Ligand-Based Phase Control in Porous Zirconium Coordination Cages

Zirconium-based coordination cages have received considerable recent attention as a result of their structural tunability and amenability to postsynthetic modification. Although these structures have adopted tetrahedral (4-vertex) or cigar (2-vertex) geometries depending on the shape and nuclearity of the ligand used in their assembly, their structures have not previously been shown to be either tunable or dynamic. Here, we examine the speciation of a series of zirconium-based cages where the geometry and nuclearity of the product cage can be tuned via judicious functionalization of dicarboxylate ligands. We further show that many of these materials exist as both cage structures in solution or the solid state. With appropriate solvent exchange and activation conditions, the cigar structures can display Brunauer–Emmett–Teller (BET) surface areas as high as 123 m2/g. As a result of their expanded pore structures, the tetrahedra display significantly increased BET surface areas approaching 700 m2/g. These results show that by appropriate ligand functionalization the structures of zirconium-based cages can be modified to tune their phase and surface area. Finally, the isolation of phase-pure cages allows for the utilization of anion metathesis reactions to tune their solubility.

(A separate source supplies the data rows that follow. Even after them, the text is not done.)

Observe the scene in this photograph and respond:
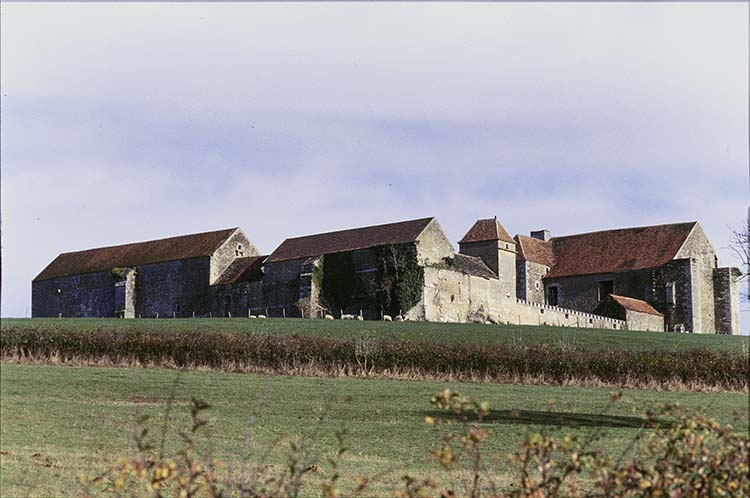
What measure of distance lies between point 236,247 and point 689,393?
38.2 metres

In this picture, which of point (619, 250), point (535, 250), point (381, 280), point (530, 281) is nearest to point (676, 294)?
point (619, 250)

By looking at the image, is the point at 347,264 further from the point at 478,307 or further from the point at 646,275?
the point at 646,275

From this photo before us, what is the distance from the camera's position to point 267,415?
18.3 metres

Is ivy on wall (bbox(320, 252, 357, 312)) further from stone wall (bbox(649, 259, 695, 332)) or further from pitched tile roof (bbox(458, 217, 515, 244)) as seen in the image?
stone wall (bbox(649, 259, 695, 332))

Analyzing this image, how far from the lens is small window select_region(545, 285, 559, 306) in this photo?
62844 mm

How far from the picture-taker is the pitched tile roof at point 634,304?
56625mm

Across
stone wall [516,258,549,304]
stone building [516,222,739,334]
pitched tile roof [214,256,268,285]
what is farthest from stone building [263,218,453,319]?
stone building [516,222,739,334]

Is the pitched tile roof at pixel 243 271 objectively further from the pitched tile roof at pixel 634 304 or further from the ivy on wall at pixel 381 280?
the pitched tile roof at pixel 634 304

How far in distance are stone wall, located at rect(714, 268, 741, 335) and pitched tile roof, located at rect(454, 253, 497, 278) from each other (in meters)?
14.4

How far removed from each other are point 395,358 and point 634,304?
111 feet

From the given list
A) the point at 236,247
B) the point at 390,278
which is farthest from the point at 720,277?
the point at 236,247

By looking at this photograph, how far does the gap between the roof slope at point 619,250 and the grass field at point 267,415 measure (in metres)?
36.5

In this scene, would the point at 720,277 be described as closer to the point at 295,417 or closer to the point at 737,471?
the point at 295,417

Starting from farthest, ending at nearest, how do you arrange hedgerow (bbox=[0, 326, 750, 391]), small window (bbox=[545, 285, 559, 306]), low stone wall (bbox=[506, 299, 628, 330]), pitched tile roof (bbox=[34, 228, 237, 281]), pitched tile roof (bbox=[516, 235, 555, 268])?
pitched tile roof (bbox=[516, 235, 555, 268])
small window (bbox=[545, 285, 559, 306])
pitched tile roof (bbox=[34, 228, 237, 281])
low stone wall (bbox=[506, 299, 628, 330])
hedgerow (bbox=[0, 326, 750, 391])
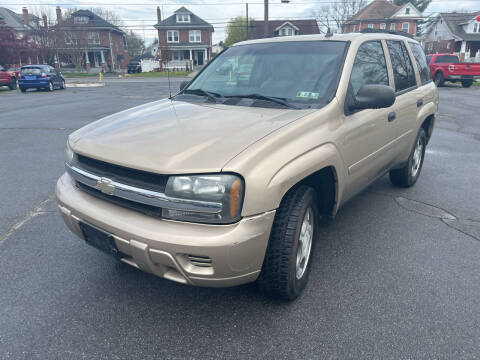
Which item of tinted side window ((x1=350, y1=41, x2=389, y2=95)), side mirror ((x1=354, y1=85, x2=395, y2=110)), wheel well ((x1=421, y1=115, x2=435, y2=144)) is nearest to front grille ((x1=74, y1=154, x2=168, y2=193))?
side mirror ((x1=354, y1=85, x2=395, y2=110))

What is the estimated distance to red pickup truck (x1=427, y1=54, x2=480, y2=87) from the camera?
64.2ft

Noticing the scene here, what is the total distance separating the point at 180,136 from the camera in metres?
2.40

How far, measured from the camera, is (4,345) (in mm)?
2270

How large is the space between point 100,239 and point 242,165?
3.43 ft

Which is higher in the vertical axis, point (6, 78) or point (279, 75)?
point (6, 78)

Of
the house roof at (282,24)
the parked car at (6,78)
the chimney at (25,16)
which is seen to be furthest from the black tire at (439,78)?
the chimney at (25,16)

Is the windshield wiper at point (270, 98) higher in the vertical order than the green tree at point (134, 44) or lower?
lower

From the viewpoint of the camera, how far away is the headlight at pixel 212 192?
202 cm

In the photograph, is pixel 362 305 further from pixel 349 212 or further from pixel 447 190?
pixel 447 190

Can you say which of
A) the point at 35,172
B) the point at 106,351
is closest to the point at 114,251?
the point at 106,351

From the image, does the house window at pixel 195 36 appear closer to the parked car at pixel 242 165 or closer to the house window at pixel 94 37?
the house window at pixel 94 37

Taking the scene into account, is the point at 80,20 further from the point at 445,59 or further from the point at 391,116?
the point at 391,116

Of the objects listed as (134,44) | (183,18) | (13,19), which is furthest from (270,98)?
(134,44)

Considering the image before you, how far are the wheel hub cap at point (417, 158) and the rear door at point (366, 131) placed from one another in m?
1.15
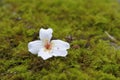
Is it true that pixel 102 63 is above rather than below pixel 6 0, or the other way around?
below

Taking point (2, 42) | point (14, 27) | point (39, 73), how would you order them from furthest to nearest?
point (14, 27) < point (2, 42) < point (39, 73)

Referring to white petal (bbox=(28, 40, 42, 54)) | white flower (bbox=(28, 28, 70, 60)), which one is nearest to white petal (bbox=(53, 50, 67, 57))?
white flower (bbox=(28, 28, 70, 60))

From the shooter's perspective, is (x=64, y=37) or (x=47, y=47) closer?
(x=47, y=47)

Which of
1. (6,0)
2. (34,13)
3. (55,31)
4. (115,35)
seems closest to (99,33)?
(115,35)

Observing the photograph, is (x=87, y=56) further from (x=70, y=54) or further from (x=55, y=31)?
(x=55, y=31)

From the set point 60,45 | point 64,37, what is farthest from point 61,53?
point 64,37

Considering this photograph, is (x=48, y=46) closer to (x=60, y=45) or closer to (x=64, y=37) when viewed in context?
(x=60, y=45)

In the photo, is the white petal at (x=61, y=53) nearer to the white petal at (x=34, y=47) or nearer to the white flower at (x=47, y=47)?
the white flower at (x=47, y=47)
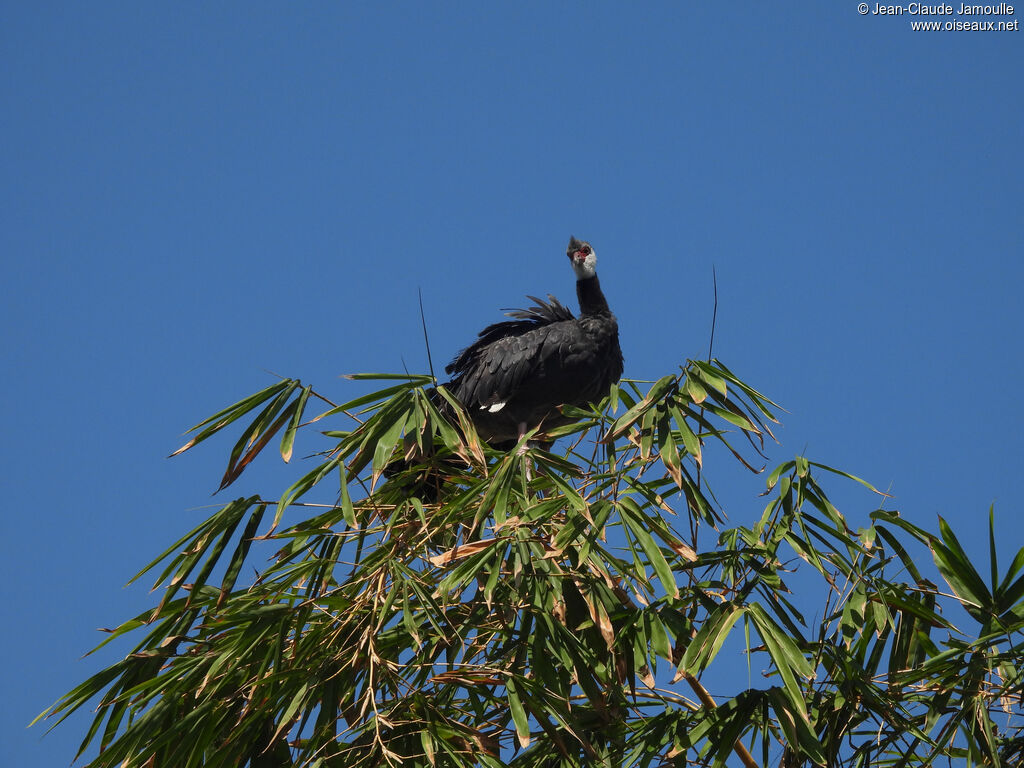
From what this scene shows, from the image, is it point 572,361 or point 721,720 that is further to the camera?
point 572,361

近年来，锆基配位笼因其结构可调性及可进行后合成修饰的特性，受到了广泛关注。尽管这类结构会根据组装所用配体的形状与核数，呈现四面体（4顶点）或雪茄形（2顶点）的几何构型，但此前研究尚未证实其结构具备可调性或动态性。本文中，我们针对一系列锆基配位笼的物种分布展开研究，通过对二羧酸配体进行合理的官能化修饰，即可调控产物配位笼的几何构型与核数。我们还证实，诸多此类材料在溶液与固态下均可呈现两种配位笼结构。通过选用合适的溶剂交换与活化条件，雪茄形配位笼的布鲁诺尔-埃米特-特勒（Brunauer–Emmett–Teller, BET）比表面积最高可达123 m²/g。得益于孔径结构的拓展，四面体配位笼的BET比表面积显著提升，最高接近700 m²/g。上述结果表明，通过合理的配体官能化修饰，可调控锆基配位笼的物相与比表面积。最后，通过分离得到纯物相的配位笼，可利用阴离子复分解反应调控其溶解性。